_GOAL_. According to the article on remote work, how many remote workers were interviewed for Buffer's 2019 State of Remote Work report?

_EXCERPT_.
— start —

How to Remote Working Actually Work

Getting Ahead of the Curve: How Companies Can Make Remote Working Actually Work

Remote work is here to stay. It is not a trend or Millennial generation Internet fad, and it’s something workers across the generations are embracing.

Buffer, known for having a completely remote team, recently released their 2019 State of Remote Work report, in partnership with Doist, Hubstaff, Remote-How, RemoteYear, Trello, Workfrom, and We Work Remotely, who are either fully remote or support remote work.

Over 2,500 remote workers were interviewed for that report. It illuminates the current state of remote work and what life and work are like for those employed as remote workers – whether full-time or freelancers – or manage a remote team. One of the most powerful statistics from that report is that “99% said they would like to work at least some of the time remotely for the rest of their careers.” Buffer notes that “out of all the data we collected, no response was as powerful as this one.”

Whether early in people’s careers, when they have more experience, or when people are senior and experienced professionals, remote work is a reality and possibility for everyone. And for this, professionals are seeking work from home tools to ensure that they give their best output to their respective organizations. In turn, the companies can keep a tab on the professionals’ activities through some of these tools. So, in a way, it is a win-win situation for both companies and professionals. Professionals and knowledge economy workers want more freedom and flexibility. Companies, especially those in the digital sector, are competing for talent on a global scale, so they can’t safely assume that they’re going to find the skills they need within a thirty-minute to the one-hour commuting radius of an individual office.

Despite many companies taking a proactive and forward-thinking approach, remote work still has a stigma attached to it, and those who work remotely are either seen as second class, less productive citizens when there is an office where other people work, or it’s assumed they’re taking it easy and watching Netflix all day. The reality is far removed from these false assumptions.

Why working from home is not remote work

Working from home is not the same as remote work.

— end —

_COLLECTED MATERIAL_.
— start —

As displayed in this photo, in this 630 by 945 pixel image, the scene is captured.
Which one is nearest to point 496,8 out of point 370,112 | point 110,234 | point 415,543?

— end —

_THE RESPONSE_. Over 2,500 remote workers.